Weekly DT: Attention Males who are Dating

Every founder of a company or organization has an ultimate vision of how things will look one day – that perfect picture in their mind.  For most founders, it’s digging your feet deep into the sand on some exotic Island while the company is operating smoothly thousands of miles away.  We’ll leave commentary of that for a different time.

While we are quite far from my “perfect picture,” as we should be less than two years in, I experienced a moment of feeling like we have arrived at something I had anticipated when we opened the organization (now we just have to do it for the next fifty years BE”H).  At the end of the Tu Bshvat Seder a week and a half ago, in the spirit of “fruit” and shovavim the guys stayed around for a while and I opened up a discussion about successful dating.  Those of you that read this weekly email (I very much appreciate that) know that marriage and dating is a topic on which I place tremendous emphasis.  That night we discussed how to win a girl’s heart; in a twenty four year old male’s language – how to convince the costumer to buy your product.  It was not surprising that the guys struggled to come up with the most basic answer.  (See below… happy to hear answers from our readers, lest you think I am misguided).

This Shabbos marks the end of the Shovavim period.  Next week is Rosh Chodesh Adar and we enter into a whole new realm of the year.  What is the character of this period of transition?  How do we take the energy of Shovavim from the last six weeks and spring forward?

Parshat Mishpatim completes the two week series in which the Torah discusses the events of Matan Torah.  One can explain that the Har Sinia experience is divided into two sections, which are not even juxtaposed in the Torah, because there are two fundamental facets of this focal point.  The reaction of Bnai Yisrael in Yitro connotes Yirat Shamayim or Fear of Heaven.  “The people saw and trembled and stood from afar.  They said to Moshe, “You speak to us and we shall hear; let God not speak to us lest we die.” (Shemot 20:15, 16)

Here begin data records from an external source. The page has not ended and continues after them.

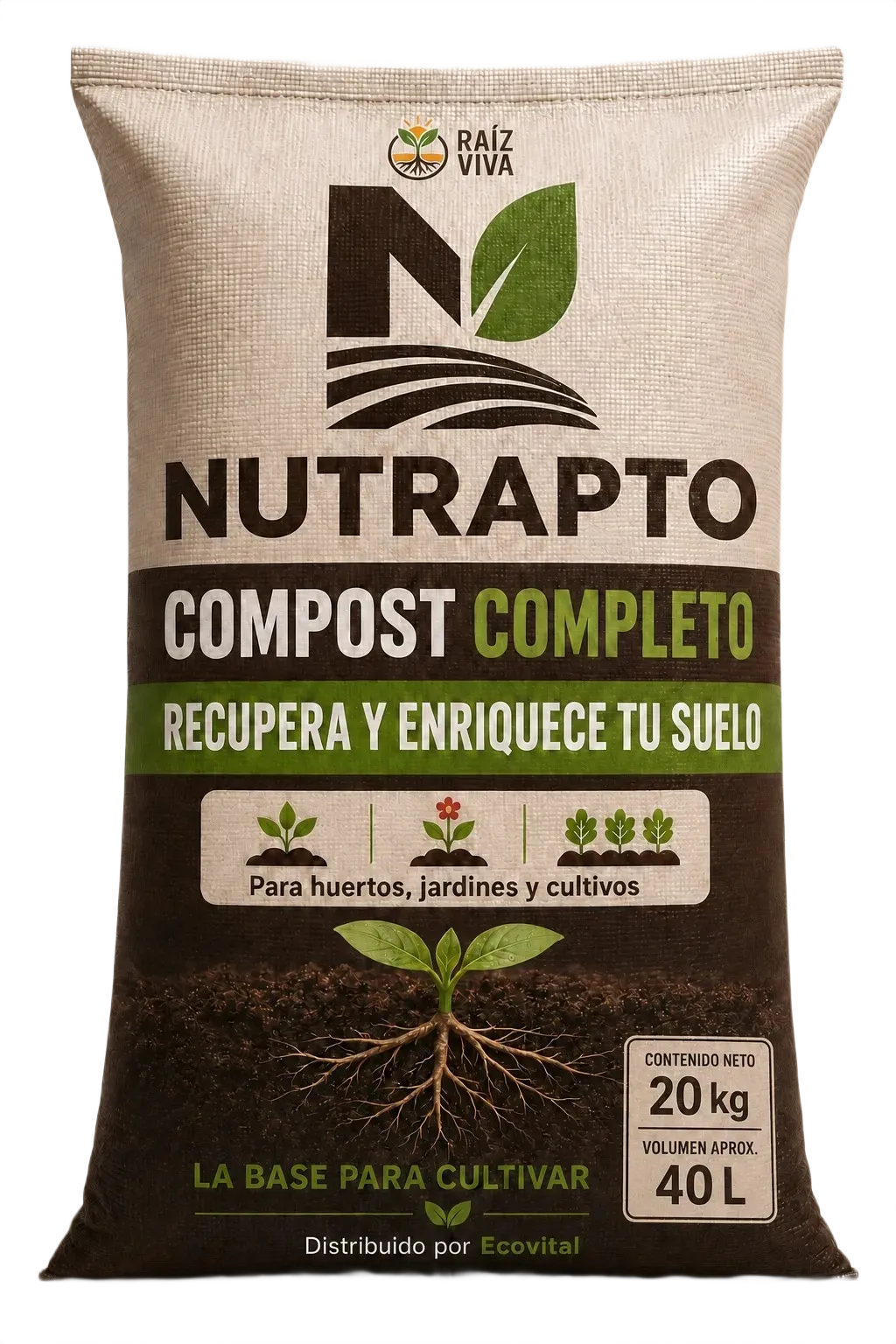 Sustrato Nutrapto Compost Completo 20 kg (40 L)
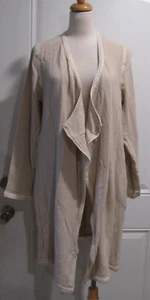 NWT Soft Surroundings Cotton Oatmeal Loose Weave Open Drape Cardigan Sweater S - Picture 1 of 4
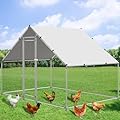NUGRIART Large Metal Chicken Coop Walk-in Poultry Cage Hen Duck Run House with Waterproof & Anti-UV Cover Galvanized Rabbits Habitat Spire Shaped Cage for Outdoor Yard Farm Use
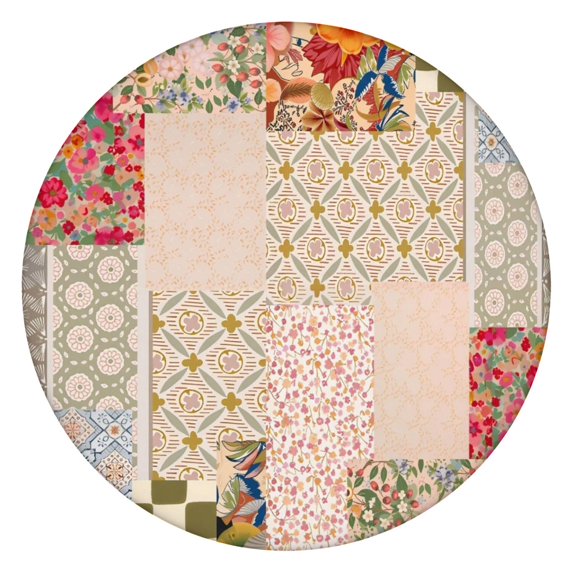 Pioneer Flower Floral Print Pattern Round Fitted Tablecloth with Elastic Edge,Dining Table Cover Waterproof,Outdoor Round Tablecloth for Camping,Dining,Indoor and Outdoor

The reaction of Bnai Yisrael at Sinia in Mishpatim is very different.  “They saw the God of Israel, and under His feet was the likeness of sapphire brickwork, and it was like the essence of the Heaven in purity… they gazed at God and they ate and they drank,” (Shemot 24:10, 11)

Different from Rashi’s understanding, the Ramban understands this description in a positive light.  He compares the reaction of Bnai Yisrael here to the joy and celebration that is experienced on Yom Tov.  Explains the Ramban, “Because it is an obligation to rejoice in the receiving of Torah.”  Yom Tov is a time that we are meant to relate to Hashem with love and joy, אהבה ושמחה (words that are repeated again and again in the Tefillot and Kiddish), not fear and trembling.

Love and Joy are appropriate themes to mention Shabbot Mevarchim of Chodesh Adar.  מי שנכנס אדר  מרבים בשמחה.  Why this month out of all months of the year?  This was the month that we finally, finally received the Torah out of love and Joy.  The Gemara in Shabbot 88a teaches us that the Jews willingly and gladly upheld the Torah in time of Esther and Mordichai, as we see clearly from the end of Megillat Esther.

Rebbe Nachman ZT”L teaches us that if Elul and Tishrai are the months that we focus on Teshuva M’yirah (out of fear), than the months of Adar, Nissan and Sivan comprise a period in which we focus on Teshuva M’ahava.

It happens to be that I met and started dating my wife, Batya in the month of Adar.  We planned it like this so that we would have exactly the right amount of time to be able to have a June wedding!  Our plans did not materialize and we had to settle for being married in July.

Adar, after cold and difficult winter months of internal character building – known as “Shovavim,” is the month in which we begin to outwardly express love and joy.  This does not mean that we get up on roof tops and sing   מי שנכנס אדר מרבים בשמחה, rather, a Jew at this stage of the year has an inner awakening and subtly conveys added אהבה ושמחה.

What did I tell my eager students of what a wholesome young Jewish lady is looking for in a husband?  What should males in their twenties and thirties be thinking about in order “to convince the costumer to buy your product?”  They should be finding ways, of course only in an Orthodox, non-physical manner, to convey a sense of loving-kindness to their date.  When a bat-Yisrael feels that this gentleman has the potential to love her for the next seventy years until they are old and grey, she will more likely be won over.

May we joyously bring in the holiday period ahead of us and may we dance at many Jewish weddings in June, and even in July!